- [Exercise requirements]
a) List every piece of hardware (device, accessory, or connector) that the article on Apple's touchscreen keyboard patent mentions by name.
b) According to the article on Apple's touchscreen keyboard patent, what is the title of the patent application?
c) Continue the article on Apple's touchscreen keyboard patent from its last sentence.

External keyboards for the iPad and iPad Pro may not need to connect over Bluetooth or use the Smart Connector, with Apple considering the possibility of using the capacitive touchscreen as a means to read button presses from the attached hardware.

The iPad and iPad Pro are viewed by some to be a great alternative to owning a notebook computer, with the portable workstations providing practically all of the tools needed to conduct business. To bring it more in line with notebooks, products like the Brydge Pro , Apple's Smart Keyboard, and other keyboard accessories are available, which allows for users to type for longer periods in comfort compared to using an on-screen keyboard.

At the moment, accessories connect either over Bluetooth or a physical connection through Apple's Smart Connector, but both have their issues. Bluetooth-based devices rely on having a battery to power the accessory independently of the iPad, while a physical connection relies on Apple including a Smart Connector in the hardware itself, a design choice that increases the cost of manufacturing for the company.

In a patent application titled "Remote Capacitive Interface" and published by the US Patent and Trademark Office on Thursday, Apple suggests it may be possible for a keyboard accessory to have a physical connection that operates through the display itself.

An example design for the proposed keyboard accessory
An example design for the proposed keyboard accessory

Apple's solution is to create an accessory that makes contact with the display as part of its holstering mechanism for an iPad. A proposal in the filing suggests a sliding clamp that gently brings the edge of the iPad display into proximity with contacts that gently touch the display.

The contacts are all spaced out along the edge of the display, with each contact pair connected to a switch within the keyboard below each of the keys. When the key is pressed, the switch is actuated, enabling a connection to be made and for the contacts touching the display to change their electrical properties, and the capacitive load is detected by the device itself.

As there is a pair of contacts for each key, arranged in a grid along the edge of the iPad display, the iPad can easily determine which key was typed by analyzing the position on the display edge where contacts are detected. In theory, a multitouch display would also be capable of detecting multiple simultaneous presses at the same time, such as the pressing of the shift key along with a letter or number.

- [Provided material]
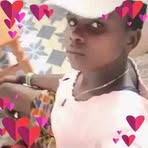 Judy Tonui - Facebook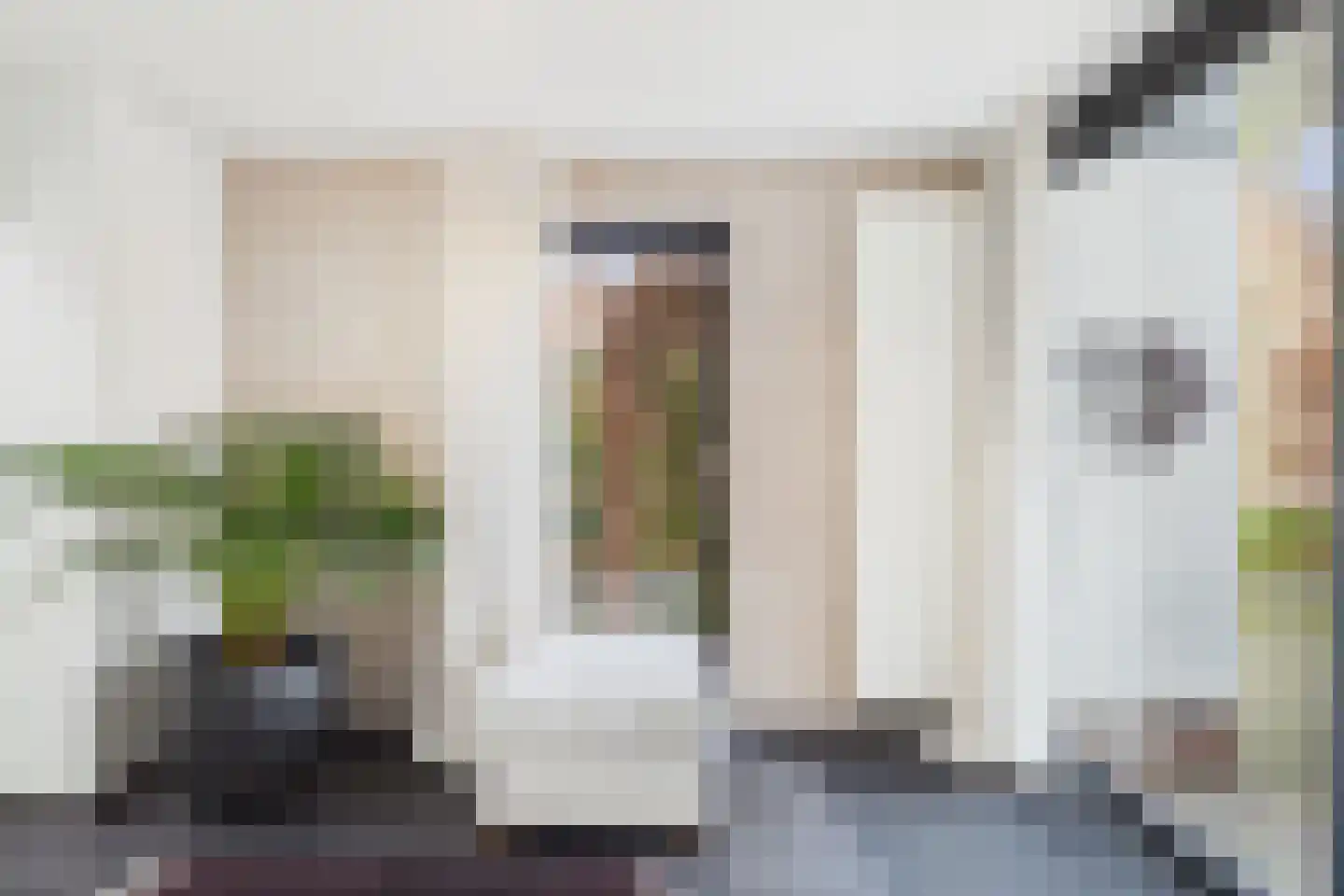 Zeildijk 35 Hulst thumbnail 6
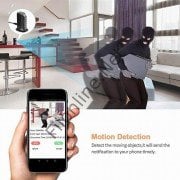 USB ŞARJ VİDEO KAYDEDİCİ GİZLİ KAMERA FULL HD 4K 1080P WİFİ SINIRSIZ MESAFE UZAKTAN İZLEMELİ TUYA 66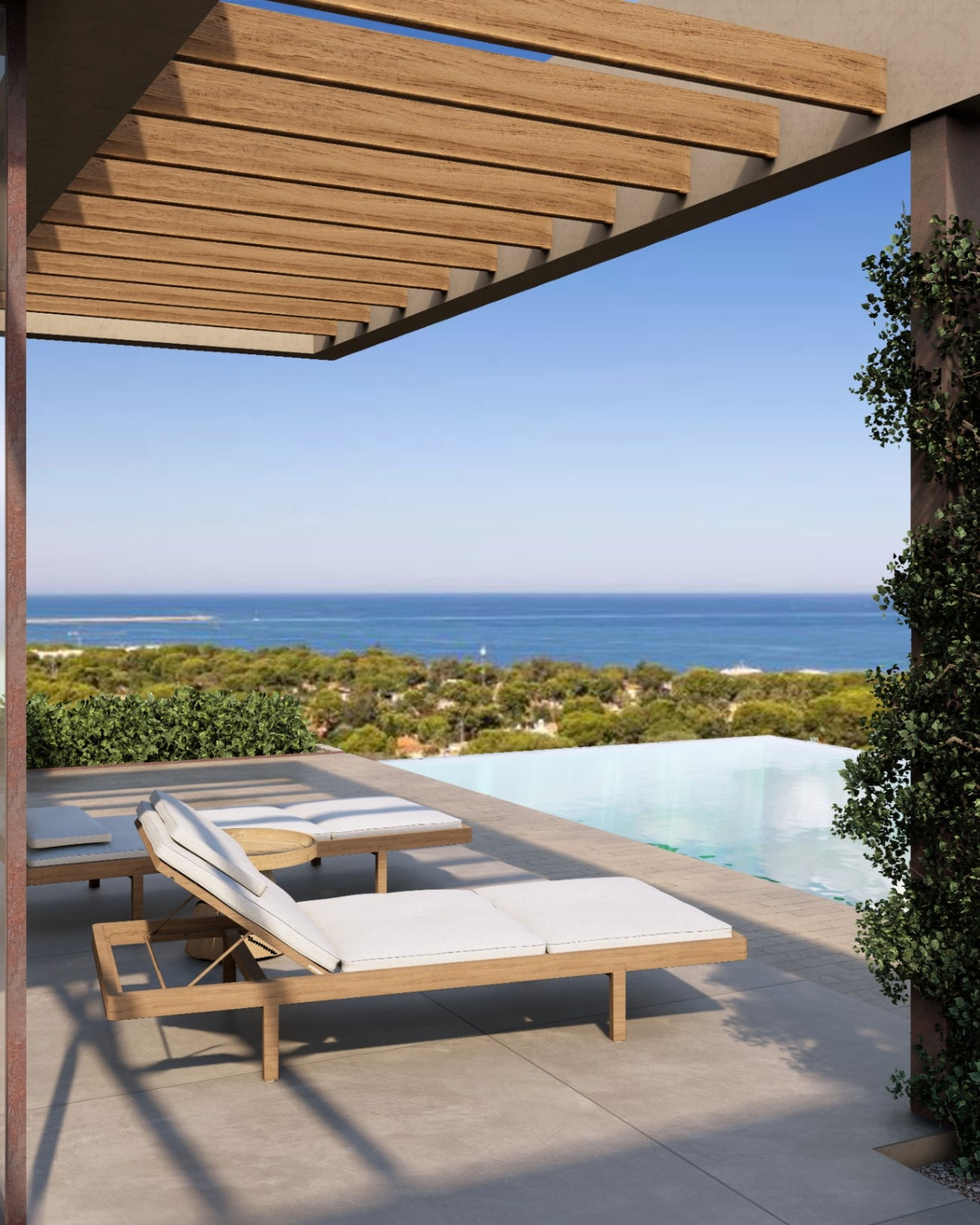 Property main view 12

- [Written responses]
a) iPad, iPad Pro, Brydge Pro, Apple's Smart Keyboard, Smart Connector

b) "Remote Capacitive Interface"

c)
The keys are connected to contacts, which in turn touch specific points at the side of the iPad display
The keys are connected to contacts, which in turn touch specific points at the side of the iPad display

The design does offer a few benefits over existing systems, such as the ability for the accessory to function without drawing power itself as all it does is make changes to areas of a capacitive screen using a simple switch and contacts. The mechanics of the device also allows it to be used on practically any tablet or smartphone using capacitive displays, without necessarily needing any extra engineering.

As it affects capacitance, it is also feasible for the keyboard accessory to be attached and not affect the touchscreen's behavior when not actively being used. While typing may interfere with the touchscreen's general usage, it is unlikely for users to need to touch the display with a finger at the same time as typing.

Apple files numerous patent applications on a weekly basis, but while the existence of a filing may indicate areas of interest for Apple's research and development efforts, it does not guarantee the concept will appear in a future product or service. In this particular case, however, the ability to use the accessory with existing iPad designs along with its relatively simple construction makes it quite feasible for Apple to develop further into a final product.

The patent application lists its inventors as Adam T. Garelli, Senem E. Emgin, Terrence L. Van Ausdall, and Antonio Clarke. It was filed on June 18, 2019.

A suggested key mechanism for the keyboard, with the key press influencing contacts touching the display
A suggested key mechanism for the keyboard, with the key press influencing contacts touching the display

Inter-device interactivity has appeared in a few other patent filings over the years, with a fair few relating to the iPhone. In 2015, Apple patented a snap-on iPhone game controller and keyboard accessories, though that relied on an internal connector rather than employing the capacitive touch screen itself.

As a larger accessory, Apple has also proposed using a MacBook-style dock with an iPhone fitted in to the touchpad area. Connecting the iPhone would allow the entire notebook dock to function as a fully-fledged notebook, taking advantage of the iPhone's processing and features.